I especially want to put The Absurd Vehicle in a humorous light given that Eckart built his reputation on works that take a skeptical postmodern and deconstructive approach to painting and its history. Eckart is roughly of the same generation as Julian Schnabel and Peter Halley (both also represented by McClain) and first gained notice in the 1980s in New York when he and these other young artists were hearing that painting was “dead” but decided to take it up anyway, defying the assumption that the medium had been exhausted. One of Eckart's earliest series, Andachtsbild (1987–90) or “devotional image,” used thick moldings, boxy asymmetries and gold leaf to contemplate painting’s spiritual utility. Though Eckart leaves the interpretation of The Absurd Vehicle open, in the context of his deconstructive approach to painting, it’s tempting to read the work as a metaphor for painting itself and the ridiculousness of the idea that a canvas could be a vessel for profound ontological revelations. Were the wheels to start spinning, The Absurd Vehicle would go nowhere. When read as a metaphor for painting's teleology, the shock absorbers on the sculpture (read “shock of the new”) are especially funny.
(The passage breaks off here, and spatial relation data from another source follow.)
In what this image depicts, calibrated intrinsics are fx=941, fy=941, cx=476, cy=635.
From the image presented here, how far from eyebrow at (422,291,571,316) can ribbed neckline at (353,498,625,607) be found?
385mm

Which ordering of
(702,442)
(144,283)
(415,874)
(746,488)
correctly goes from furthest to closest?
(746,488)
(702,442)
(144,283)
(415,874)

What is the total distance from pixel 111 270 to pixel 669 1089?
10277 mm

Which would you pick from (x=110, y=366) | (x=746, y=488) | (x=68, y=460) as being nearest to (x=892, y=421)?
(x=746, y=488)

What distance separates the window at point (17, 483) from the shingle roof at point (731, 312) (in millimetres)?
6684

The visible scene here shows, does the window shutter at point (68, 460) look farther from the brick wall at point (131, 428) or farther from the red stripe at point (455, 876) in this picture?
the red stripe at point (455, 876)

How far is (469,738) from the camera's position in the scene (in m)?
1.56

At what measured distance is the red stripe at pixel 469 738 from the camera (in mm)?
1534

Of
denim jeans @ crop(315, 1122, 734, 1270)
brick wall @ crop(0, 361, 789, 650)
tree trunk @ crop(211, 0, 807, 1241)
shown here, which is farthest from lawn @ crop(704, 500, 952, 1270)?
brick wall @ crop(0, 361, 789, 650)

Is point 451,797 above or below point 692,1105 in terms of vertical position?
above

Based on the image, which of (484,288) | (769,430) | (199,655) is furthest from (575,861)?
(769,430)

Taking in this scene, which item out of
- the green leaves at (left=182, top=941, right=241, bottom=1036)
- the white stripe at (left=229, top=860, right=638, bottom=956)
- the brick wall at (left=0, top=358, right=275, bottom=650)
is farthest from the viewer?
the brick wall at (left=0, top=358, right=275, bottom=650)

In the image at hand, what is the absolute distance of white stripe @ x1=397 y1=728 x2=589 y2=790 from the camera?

To my knowledge, The Absurd Vehicle is Eckart's most sculptural work to date in that it consists of a conglomeration of volumes and contained spaces and is presented fully in the round. The other works in the exhibition are more typical of the artist's wall-bound and planar forms, but their compositions, complex interlockings of narrow angles and shapes, seem more baroque than his previous work. Dichroic Hexagonal Perturbation (2011) is a standout example of how Eckart is pushing the planar into more dynamic and utterly engrossing forms. In contrast to the analytical detachment often present in his earlier work—which sometimes makes me feel as if I am listening in on a conversation about art rather than participating in it—these suspended, reflective and semi-transparent surfaces directly engage the vision and bodies of viewers. The works invoke the presence of something sacred or transcendent, an appealing move to viewers like myself, who believe in art’s transformative power. Although I am not sure that Eckart shares my perspective (his Vehicle suggests an undertone of doubt), his “propositions” allow me to see my faith in art reflected back without judgment or intercession. 

Rachel Hooper is associate curator and Cynthia Woods Mitchell fellow at Blaffer Art Museum at the University of Houston.

This exhibition will be on view through March 5, 2011.